Viel Lob für die Pionierarbeit der Stadtwerke

„In den gemeinsamen Gesprächen stand stets die nachhaltige Sicherung der Ladeinfrastruktur im Fokus“, berichtet Wächter und betont, Q1 werde die Arbeit der Stadtwerke fortführen „und eine kostengünstige sowie zuverlässige Versorgung mit Ladestrom gewährleisten“. Kostengünstig bedeutet in diesem Zusammenhang ein Ladepreis von 49 Cent/kWh. Als erfahrener Ladenetzbetreiber mit mehr als 200 Ladepunkten sei es Q1 möglich, Kostenvorteile an die Nutzerinnen und Nutzer in Haldensleben weiterzugeben, erklärt Wächter auf Anfrage von E&M. Die Stadtwerke hatten bislang einen Preis von 69 Cent/kWh und 58 Cent pro Ladevorgang aufgerufen.

„Für einen Ladenetzbetreiber wie Q1 stellt die Gelegenheit zur Eingliederung einer lokal etablierten und gut gepflegten Ladeinfrastruktur eine seltene Chance zur Erweiterung des eigenen Netzes dar“, freut sich Wächter und lobt die Stadtwerke weiter. Sie hätten erkannt, dass eine wohnortnahe Ladeinfrastruktur ein entscheidender Faktor für den Hochlauf der Elektromobilität ist. „Aus dieser Überlegung entstand ein über das Stadtgebiet verteiltes und am Bedarf orientiertes Ladenetz“, so der Projektingenieur von Q1.

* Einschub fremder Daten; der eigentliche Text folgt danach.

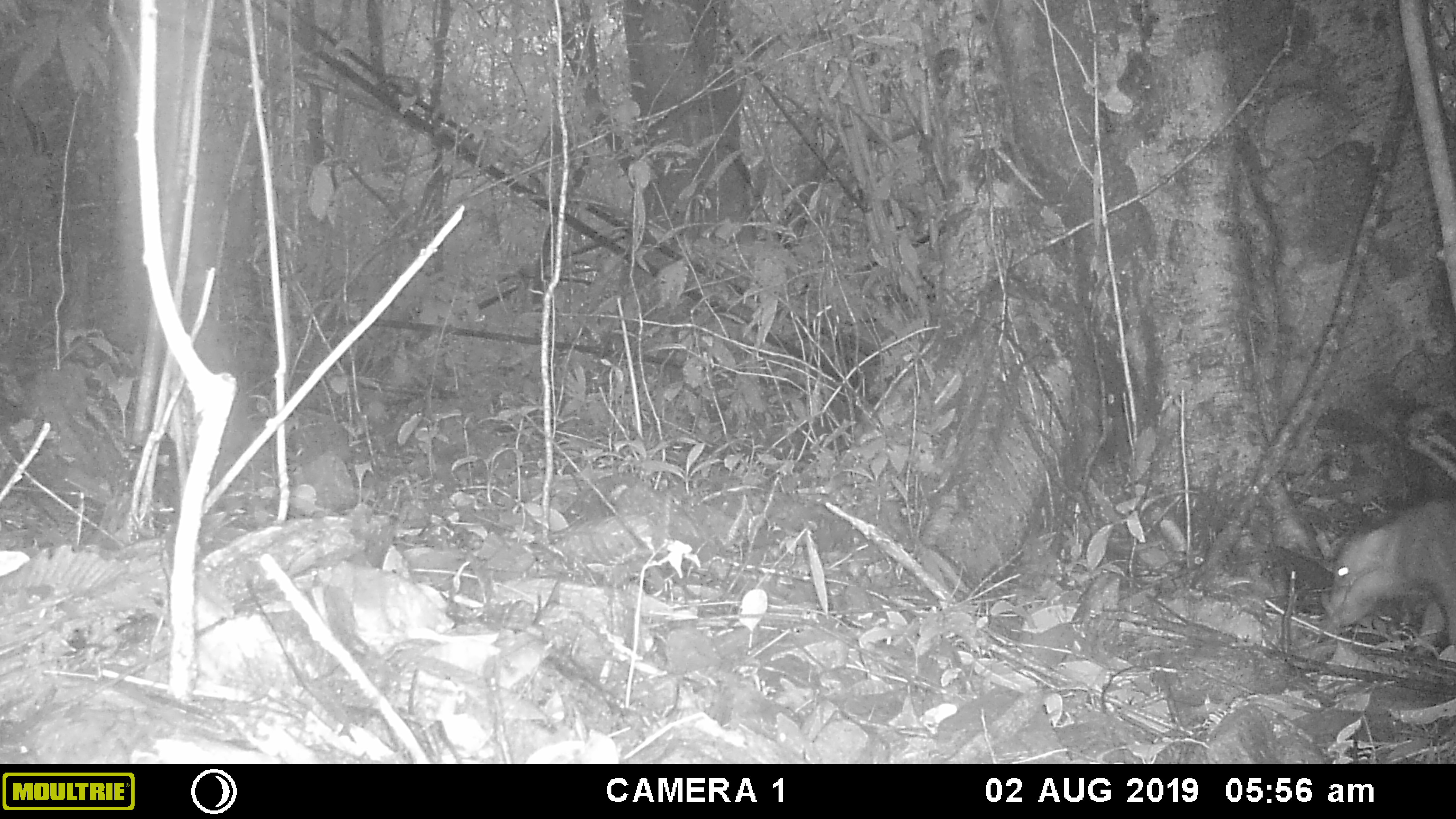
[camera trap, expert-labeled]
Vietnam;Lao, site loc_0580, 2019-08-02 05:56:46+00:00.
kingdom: Animalia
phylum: Chordata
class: Mammalia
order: Artiodactyla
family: Suidae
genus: Sus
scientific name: Sus scrofa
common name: eurasian wild pig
Eurasian wild pig (Sus scrofa). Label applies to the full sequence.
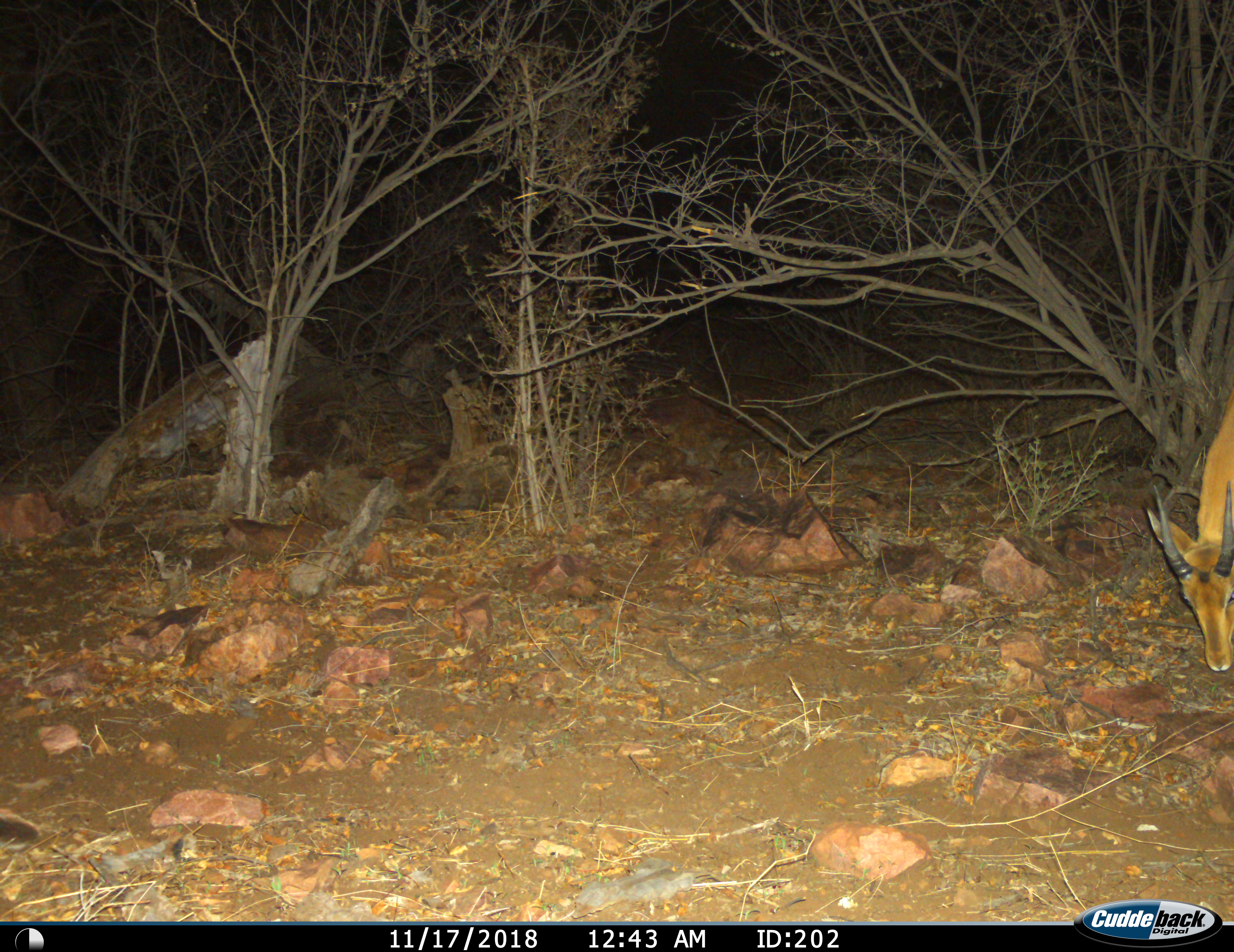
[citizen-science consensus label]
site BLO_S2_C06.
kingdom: Animalia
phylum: Chordata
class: Mammalia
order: Artiodactyla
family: Bovidae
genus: Aepyceros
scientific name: Aepyceros melampus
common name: impala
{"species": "impala (Aepyceros melampus)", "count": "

Das Q1-Ladenetz wachse stetig, auch weil immer mehr Tankstellen des Unternehmens mit Schnellladeinfrastruktur ausgestattet werden. Außerhalb des eigenen Tankstellennetzes liege der Fokus aber auf der Zusammenarbeit mit Kommunen und kommunalen Unternehmen. Der bisherige Erfolg der Kooperationen habe die Verantwortlichen bestärkt, diesen Weg fortzusetzen. „Zur Übernahme weiterer Ladenetze stehen wir gerne zur Verfügung. Auch individuellen Interessen wie der Weiterversorgung mit Ökostrom oder einem Co-Branding stehen wir offen gegenüber“, so der Projektingenieur.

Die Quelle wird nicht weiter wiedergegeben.